POIS participants (n = 2856, including 20% Māori) were aged 18–64 years at the time of the SIE (occurring between 2007 and 2009) and were recruited via ACC’s entitlement claims register (see Figure 1) [5]. Of these, 2256 (79%) completed the 24-month POIS post-injury interview. Eligible POIS-10 participants are a subset of this group who agreed to future follow-up (n = 2121, including 358 Māori). Due to our strong POIS follow-up rates, engaged participants, and multiple contact details and methods, we anticipate a POIS-10 participation rate of at least 75% (n = ~1591 participants).

3.2. POIS-10 Recruitment

During the earlier POIS interviews, we collected several alternative contact details e.g., email addresses and phone numbers for both participants and significant others they identified (e.g., whānau or close friends), to help us contact people for POIS-10 follow-up. For participants we are unable to track using these available contact details, we will: (i) trace using the electoral roll or (ii) trace via updated contact details held by ACC (following ethical approval), as done in the earlier POIS project. We know from our research that 58% of POIS participants went on to experience a new injury event reported to ACC in the 24 months following their SIE [40]. Therefore, with ACC as an active collaborator, we expect to obtain reliable updated contact details for most harder-to-track POIS-10 participants.

3.3. Data Collection

As shown in Figure 1, POIS-10 will gather data to 12 years post-SIE via interview and e-data collection during 2020–2021:
  • Interviews to 10 years since last POIS data collection: Interviewer-administered computer-assisted telephone interviews (CATIs) will be conducted by a team of highly trained interviewers. Based on our earlier POIS interviews, each interview is expected to be up to 1 h in duration. Interview questions include a range of sociodemographic characteristics [50,51,52], new major life events [53], and comorbidities [54] occurring over the 10 years since the last POIS data collection (24 months post-SIE); and key disability [55], health [56,57], and wellbeing [58,59,60] outcomes at 12 years post-SIE. Interview questions will, as for POIS, align with the World Health Organization International Classification of Functioning, Disability, and Health framework [61].
  • E-data between 24-month and 10-year follow-up: We will also obtain administrative e-data from ACC about new injuries occurring during the past 10 years (e.g., funded health services, support and claims processes, and earnings-related compensation) and also about ongoing claim entitlements from the original SIE. From the NMDS, we will collect administrative data about any injury-related hospitalisations occurring over the past 10 years.

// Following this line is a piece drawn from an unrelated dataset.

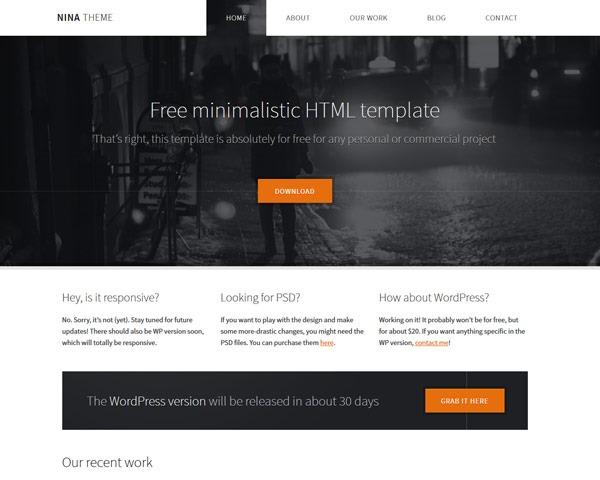 nina theme 50 best free html responsive templates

3.4. Types of Data Collected

In addition to the new administrative data from ACC and the NMDS, the POIS-10 interviews will collect information from each of the following categories:

3.4.1. Sociodemographic Characteristics

Information about ethnicity, current living arrangements, and income, 12 years post-SIE, will be asked using standard NZ Census questions [51]. Participants will also be asked to report experiences of racism using questions from the NZ Health Survey 2016–2017 [62].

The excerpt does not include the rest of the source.